Sejarah Bahasa Indonesia dan kapan Bahasa Indonesia diakui sebagai Bahasa resmi
Bangsa Indonesia
Bahasa
Indonesia adalah varian bahasa Melayu, sebuah bahasa Austronesia dari cabang
bahasa-bahasa Sunda-Sulawesi, yang digunakan sebagai lingua franca di Nusantara
kemungkinan sejak abad-abad awal penanggalan modern.
Aksara
pertama dalam bahasa Melayu atau Jawi ditemukan di pesisir tenggara Pulau
Sumatera, mengindikasikan bahwa bahasa ini menyebar ke berbagai tempat di
Nusantara dari wilayah ini, berkat penggunaannya oleh Kerajaan Sriwijaya yang
menguasai jalur perdagangan. Istilah Melayu atau sebutan bagi wilayahnya
sebagai Malaya sendiri berasal dari Kerajaan Malayu yang bertempat di Batang
Hari, Jambi, di mana diketahui bahasa Melayu yang digunakan di Jambi
menggunakan dialek "o" sedangkan dikemudian hari bahasa dan dialek
Melayu berkembang secara luas dan menjadi beragam.
Istilah
Melayu atau Malayu berasal dari Kerajaan Malayu, sebuah kerajaan Hindu-Budha
pada abad ke-7 di hulu sungai Batanghari, Jambi di pulau Sumatera, jadi secara
geografis semula hanya mengacu kepada wilayah kerajaan tersebut yang merupakan
sebagian dari wilayah pulau Sumatera. Dalam perkembangannya pemakaian istilah
Melayu mencakup wilayah geografis yang lebih luas dari wilayah Kerajaan Malayu
tersebut, mencakup negeri-negeri di pulau Sumatera sehingga pulau tersebut disebut
juga Bumi Melayu seperti disebutkan dalam Kakawin Nagarakretagama.
Ibukota
Kerajaan Melayu semakin mundur ke pedalaman karena serangan Sriwijaya dan
masyarakatnya diaspora keluar Bumi Melayu, belakangan masyarakat pendukungnya
yang mundur ke pedalaman berasimilasi ke dalam masyarakat Minangkabau menjadi
klan Malayu (suku Melayu Minangkabau) yang merupakan salah satu marga di
Sumatera Barat. Sriwijaya berpengaruh luas hingga ke Filipina membawa
penyebaran Bahasa Melayu semakin meluas, tampak dalam prasasti Keping Tembaga
Laguna.
Bahasa
Melayu kuno yang berkembang di Bumi Melayu tersebut berlogat "o"
seperti Melayu Jambi, Minangkabau, Kerinci, Palembang dan Bengkulu. Semenanjung
Malaka dalam Nagarakretagama disebut Hujung Medini artinya Semenanjung Medini.
Dalam
perkembangannya orang Melayu migrasi ke Semenanjung Malaysia (Hujung Medini)

● TUGAS A
Salin bagian kutipan tentang sejarah bahasa Indonesia dari "Sejarah Bahasa Indonesia" sampai "awal penanggalan modern." tanpa mengubah apa pun.
● TUGAS B
Menurut kutipan tentang sejarah bahasa Indonesia, di mana aksara pertama dalam bahasa Melayu atau Jawi ditemukan?

● ENTRI YANG DIBERIKAN
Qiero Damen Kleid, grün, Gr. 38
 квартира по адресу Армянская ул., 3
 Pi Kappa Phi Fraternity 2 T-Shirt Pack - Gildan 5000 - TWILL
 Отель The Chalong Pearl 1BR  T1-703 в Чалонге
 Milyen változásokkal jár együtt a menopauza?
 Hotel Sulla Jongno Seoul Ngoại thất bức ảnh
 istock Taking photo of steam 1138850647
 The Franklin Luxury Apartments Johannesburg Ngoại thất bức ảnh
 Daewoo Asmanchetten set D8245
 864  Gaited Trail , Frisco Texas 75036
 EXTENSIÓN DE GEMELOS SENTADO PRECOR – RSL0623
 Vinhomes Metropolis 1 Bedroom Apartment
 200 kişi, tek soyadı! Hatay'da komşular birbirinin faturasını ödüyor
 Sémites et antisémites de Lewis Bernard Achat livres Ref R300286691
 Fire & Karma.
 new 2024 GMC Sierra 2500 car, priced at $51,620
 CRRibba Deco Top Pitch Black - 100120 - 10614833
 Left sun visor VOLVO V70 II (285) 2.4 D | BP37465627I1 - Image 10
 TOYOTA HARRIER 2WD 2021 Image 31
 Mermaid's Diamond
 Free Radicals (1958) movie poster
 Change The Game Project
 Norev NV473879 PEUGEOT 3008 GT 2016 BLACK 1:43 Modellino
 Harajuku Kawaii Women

● JAWABAN A
Sejarah Bahasa Indonesia dan kapan Bahasa Indonesia diakui sebagai Bahasa resmi
Bangsa Indonesia
Bahasa
Indonesia adalah varian bahasa Melayu, sebuah bahasa Austronesia dari cabang
bahasa-bahasa Sunda-Sulawesi, yang digunakan sebagai lingua franca di Nusantara
kemungkinan sejak abad-abad awal penanggalan modern.

● JAWABAN B
Di pesisir tenggara Pulau Sumatera.